No one can make breaking the law look like a total blast quite like Martin Scorsese.
After (rather brilliantly) dabbling in family-friendly entertainment with "Hugo" (2011), the Oscar-winning director is back in the genre he knows and does best: the cautionary crime drama.
But before the caution comes the drug-fueled partying, supermodel-romancing, dwarf-tossing (yes, it's true), and even smoking in the conference room as Leonardo DiCaprio throws another Gatsby-sized party – albeit one a lot more decadent and, uh, illegal – in "The Wolf of Wall Street," the year's first sure thing as far as multiple Oscar nominations go. We get our first glimpse of the action in the teaser trailer shown below.
And the guest of honor? That might be "Magic Mike" scene-stealer Matthew McConaughey, making his Scorsese debut as Mark Hanna, the boss and mentor of Jordan Belfort (DiCaprio) during the notorious stockbroker's formative years as a Gordon Gekko in training. McConaughey gets not one but two amusingly McConaughey-esque moments, including an impromptu humming session that closes the trailer on a rather oddly zen note.

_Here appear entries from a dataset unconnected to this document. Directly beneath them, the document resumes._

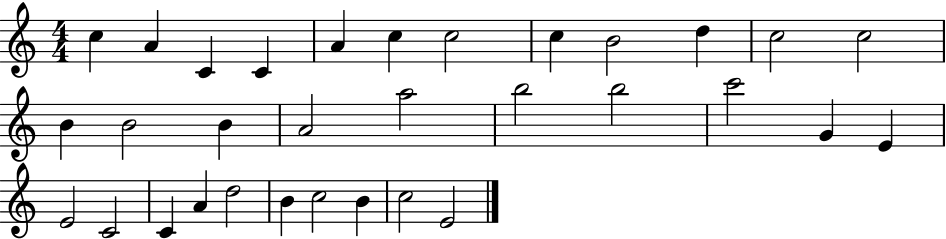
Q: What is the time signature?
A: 4/4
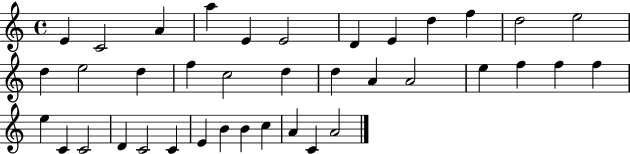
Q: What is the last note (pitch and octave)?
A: A4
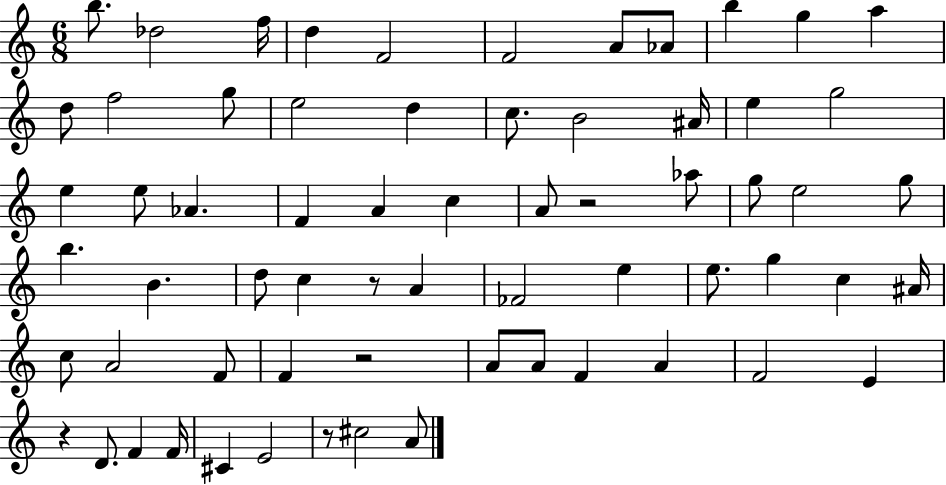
{
  \clef treble
  \numericTimeSignature
  \time 6/8
  \key c \major
  b''8. des''2 f''16 | d''4 f'2 | f'2 a'8 aes'8 | b''4 g''4 a''4 | \break d''8 f''2 g''8 | e''2 d''4 | c''8. b'2 ais'16 | e''4 g''2 | \break e''4 e''8 aes'4. | f'4 a'4 c''4 | a'8 r2 aes''8 | g''8 e''2 g''8 | \break b''4. b'4. | d''8 c''4 r8 a'4 | fes'2 e''4 | e''8. g''4 c''4 ais'16 | \break c''8 a'2 f'8 | f'4 r2 | a'8 a'8 f'4 a'4 | f'2 e'4 | \break r4 d'8. f'4 f'16 | cis'4 e'2 | r8 cis''2 a'8 | \bar "|."
}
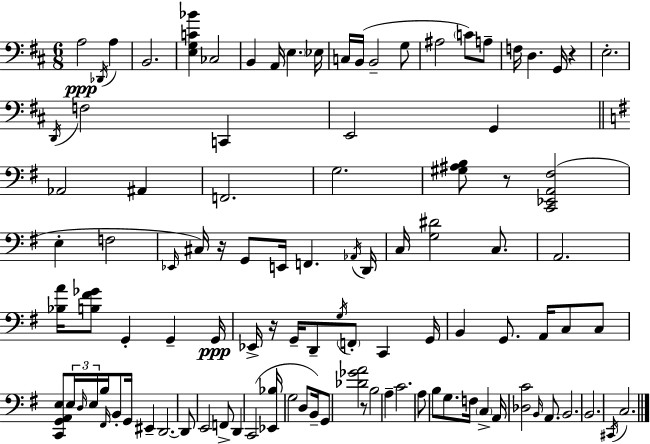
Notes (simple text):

A3/h Db2/s A3/q B2/h. [E3,G3,C4,Bb4]/q CES3/h B2/q A2/s E3/q. Eb3/s C3/s B2/s B2/h G3/e A#3/h C4/e A3/e F3/s D3/q. G2/s R/q E3/h. D2/s F3/h C2/q E2/h G2/q Ab2/h A#2/q F2/h. G3/h. [G#3,A#3,B3]/e R/e [C2,Eb2,A2,F#3]/h E3/q F3/h Eb2/s C#3/s R/s G2/e E2/s F2/q. Ab2/s D2/s C3/s [G3,D#4]/h C3/e. A2/h. [Bb3,A4]/s [B3,F#4,Gb4]/e G2/q G2/q G2/s Eb2/s R/s G2/s D2/e G3/s F2/e C2/q G2/s B2/q G2/e. A2/s C3/e C3/e [C2,G2,A2,E3]/e E3/s D3/s E3/s B3/s F#2/s B2/e G2/s EIS2/q D2/h. D2/e E2/h F2/e D2/q C2/h [Eb2,Bb3]/s G3/h D3/e B2/s G2/e [Db4,Gb4,A4]/h R/e B3/h A3/q C4/h. A3/e B3/e G3/e. F3/s C3/q A2/s [Db3,C4]/h B2/s A2/e. B2/h. B2/h. C#2/s C3/h.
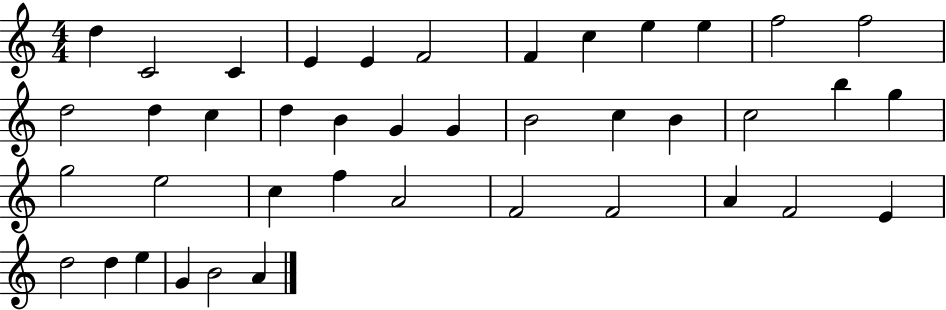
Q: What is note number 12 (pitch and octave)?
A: F5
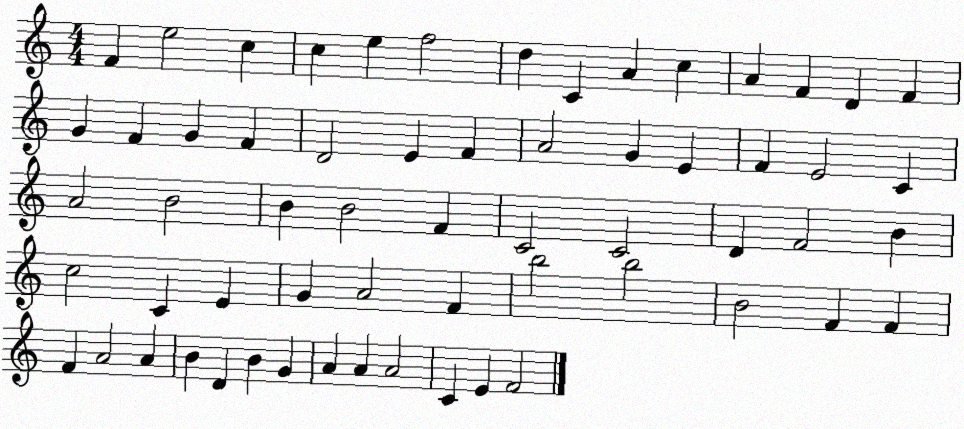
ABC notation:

X:1
T:Untitled
M:4/4
L:1/4
K:C
F e2 c c e f2 d C A c A F D F G F G F D2 E F A2 G E F E2 C A2 B2 B B2 F C2 C2 D F2 B c2 C E G A2 F b2 b2 B2 F F F A2 A B D B G A A A2 C E F2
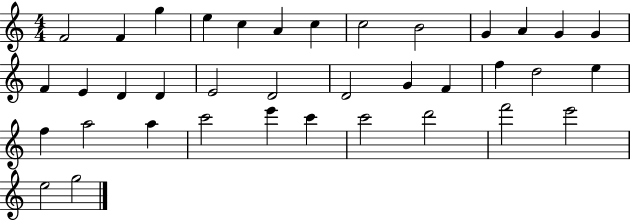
F4/h F4/q G5/q E5/q C5/q A4/q C5/q C5/h B4/h G4/q A4/q G4/q G4/q F4/q E4/q D4/q D4/q E4/h D4/h D4/h G4/q F4/q F5/q D5/h E5/q F5/q A5/h A5/q C6/h E6/q C6/q C6/h D6/h F6/h E6/h E5/h G5/h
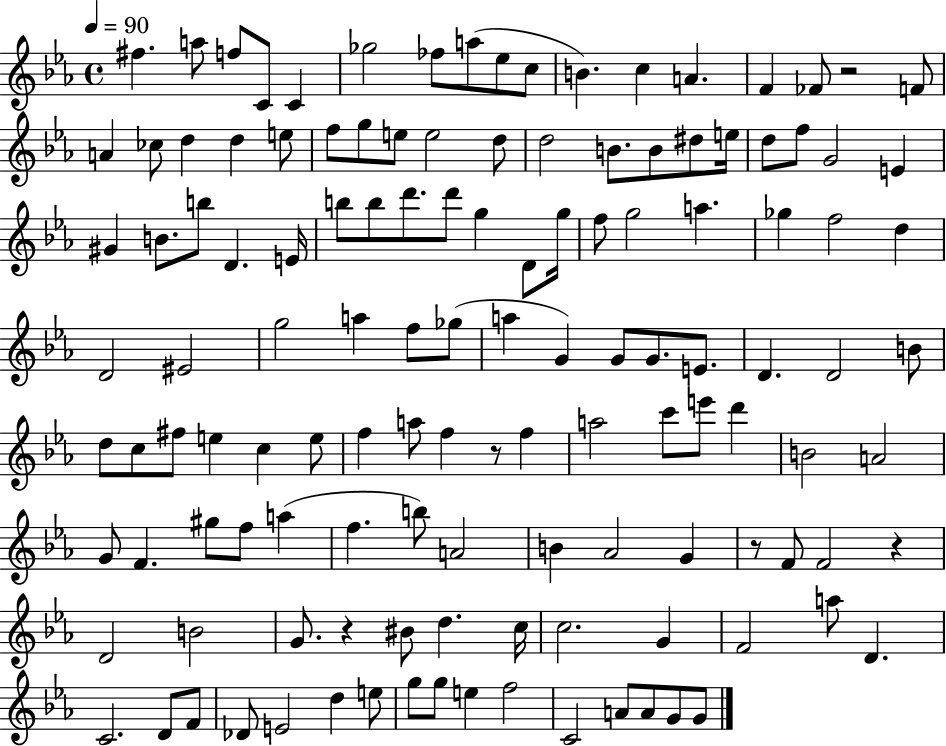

"The Wolf of Wall Street" is based on the true-life memoirs of Belfort, a hard-partying stock market wizard who in the '90s founded the brokerage firm Stratton Oakmont. Stratton Oakmont functioned as a boiler room, which involves salesmen utilizing unfair and usually illegal sales tactics in buying and selling questionable stocks by telephone – and for which Belfort and his cronies soon became the targets of an FBI investigation.
Stratton Oakmont previously served as the inspiration for the 2000 drama "Boiler Room," though Scorsese puts its founder and overlord front and center in "The Wolf of Wall Street." This marks the fifth collaboration between the director and DiCaprio, following "Gangs of New York" (2002), "The Aviator" (2004), "The Departed" (2006), and "Shutter Island" (2010). They both seem more than happy to be working together again after DiCaprio's non-involvement with "Hugo."
The trailer is filled with the kind of high energy, clever camerawork and masterful editing we've come to expect from a Scorsese film, though, rather appropriately, it takes a break from all the frenetic-ness whenever the ever-calm n' cool McConaughey is on screen. Meanwhile, another Scorsese virgin, Jonah Hill, continues to show off his range, even though his portrayal of Belfort's colleague Donnie Azoff comes across as a mix between his "Moneyball" character and, well, Jonah Hill.
Scorsese's knack for outlandish imagery is also on display, including the aforementioned dwarf-tossing (which includes a freeze-frame, a simple yet often misused filmmaking flourish that Scorsese pulls off every time) and scantily-clad women covered head to toe in stacks of cold hard cash.
Anyway, Scorsese and DiCaprio have been apart for over three years, and they look to be throwing quite the welcome-back bash with "The Wolf of Wall Street" -- and, luckily, they invited the Lincoln Lawyer, too. The film opens on November 15.